Les prunelles amoureuses chavirèrent d’extase, lorsque Patachon s’assit au piano, dans un petit salon où des bouts de tapis découpaient des coins luisants de parquet entre les chaises raides et dorées, imitation de Louis XVI et deux ou trois fauteuils « crapaud » recouverts d’une housse de cretonne rose.

À vrai dire, Patachon ne savait que faire de son personnage entre ces trois diablesses. Si sûr de lui qu’il fût d’ordinaire, il jugeait la situation difficile. Et il avait trouvé ce moyen, de jouer la Marche turque de Mozart pour mettre du liant.

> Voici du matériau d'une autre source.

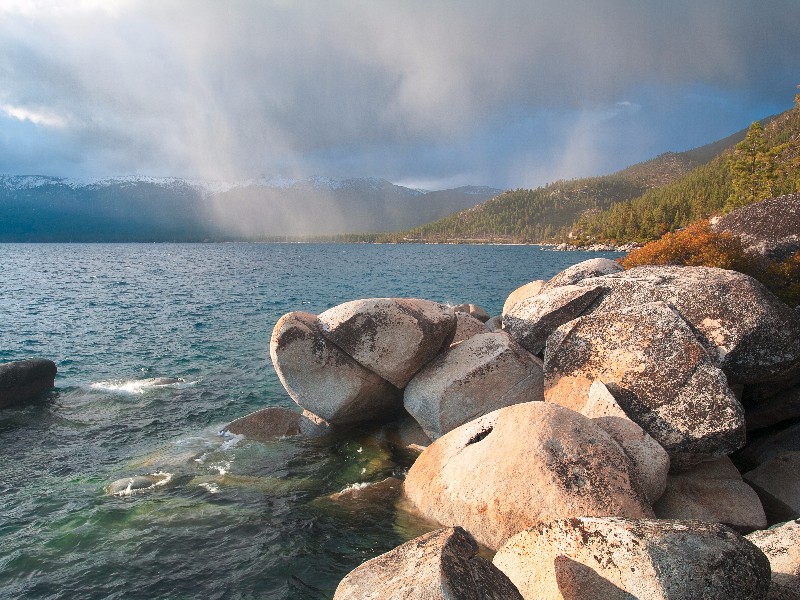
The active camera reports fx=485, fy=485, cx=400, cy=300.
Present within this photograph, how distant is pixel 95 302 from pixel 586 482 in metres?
63.4

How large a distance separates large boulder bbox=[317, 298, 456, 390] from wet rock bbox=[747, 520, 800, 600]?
34.6 ft

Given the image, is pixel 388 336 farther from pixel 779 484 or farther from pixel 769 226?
pixel 769 226

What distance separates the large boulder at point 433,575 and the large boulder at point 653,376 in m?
7.84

Tandis qu’il attaquait les premières mesures avec une telle vigueur et une si péremptoire confusion des sons que l’on aurait cru qu’il frappait les notes avec ses poings, le regard de Lise se fixa sur un objet qui surmontait le piano. Ses yeux s’écarquillèrent et elle commença à se mordiller les doigts l’un après l’autre, d’un air affolé.

Les deux autres suivirent son regard et… non, réellement, on ne pouvait y résister. Il y avait sur le piano un petit singe de peluche verte, haut comme le doigt, qui tenait un plumeau rouge fiché debout au creux de son bras. Et chaque fois que Patachon frappait un temps fort, de toute la vigueur de ses poignets, le singe, sur le piano, saluait du plumeau.

De nouveau, ce fut le soleil, la poussière de diamant de la prime jeunesse. Un fou rire de quinze ans les écrasait toutes les trois dans leurs fauteuils crapaud, aux accents de la Marche turque. Et Lise se dit : « Patachon est enterré. »

Lorsqu’il se retourna après avoir plaqué un dernier accord, elles avaient eu le temps de se remettre. Mais il vit bien, à leur teint animé, à leurs yeux brillants, que la musique leur avait fait plaisir.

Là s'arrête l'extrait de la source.